1. Iron filters. Iron filters are only useful for removing soluble iron and manganese; precipitated iron particles will quickly plug them. They appear similar to water softeners but contain a bed of natural or synthetic manganese green sand. Manganese dioxide oxidizes iron and manganese and the oxidized particles are then filtered out in the lower part of the bed.
   
   The filter bed must be backwashed frequently to remove the accumulation of iron particles. For backwashing, a flow rate more than double the normal service flow rate is usually required. The exhausted manganese must be recharged by adding potassium permanganate.
   
   Since the slime produced by iron bacteria will clog the filter, the iron bacteria must be controlled before using an iron filter.
2. Water softeners. Water softeners contain an exchange resin that will remove soluble iron on an ion-exchange basis (the same way calcium and magnesium are removed in water softening). All water softeners will remove some iron. Depending on the kind of resin used and the regeneration process, up to 5 mg/l of soluble iron can be removed. Iron bacteria must be controlled since the slime produced by iron bacteria will clog the resin and reduce its effectiveness.
3. Polyphosphate feeders. These units can handle up to 3 mg/l of iron in solution. They contain a phosphate compound which coats the soluble iron and prevents its oxidation when the water is exposed to air. The compound is not effective against iron that has already oxidized.
   
   When some waters are heated, the raised temperature will reduce the effectiveness of the polyphosphate so that oxidized iron will accumulate in the water heater. The heated water will be rusty and unsatisfactory for many home uses. Polyphosphate is most effective in cold water.
4. Chlorination and filter. Chlorination followed by filtration through a sand filter can remove any quantity of iron in any form. The chlorine oxidizes and precipitates the iron and the filter removes the particles. Carbon filtration may be required to remove excess chlorine.

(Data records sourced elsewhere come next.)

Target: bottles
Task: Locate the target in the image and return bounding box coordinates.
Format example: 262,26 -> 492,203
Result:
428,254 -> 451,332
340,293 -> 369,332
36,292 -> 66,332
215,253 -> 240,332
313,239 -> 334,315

1. Table I. Quick Reference to Water Treatment Devices.

Table II. Quick Reference for Correcting Household Water Quality Problems.

Many types of water treatment equipment are available to address water quality problems. Tables I and II can provide quick references to assist with treatment equipment selection. In addition, key steps to use in selecting water treatment equipment are:

1. Use appropriate tests to correctly identify the problem or problems which need to be addressed.
2. Identify options for correcting the problem.
3. Decide if whole-house or point-of-use treatment is most appropriate.
4. Select reputable dealers; ask for references.
5. Obtain second opinions.
6. Check to see if the proposed equipment has been tested or validated by independent organizations such as the National Sanitation Foundation or Water Quality Association.
7. Talk with others who have the same equipment you are considering.
8. Identify all costs including purchase price, and installation, operating, and routine required maintenance costs.
9. Understand what maintenance will be required.
10. Understand how to determine if the equipment is operating satisfactorily.
11. Determine if the system has adequate capacity for your needs.
12. Determine the expected life of the equipment and components.
13. Understand any warranty provided with the equipment.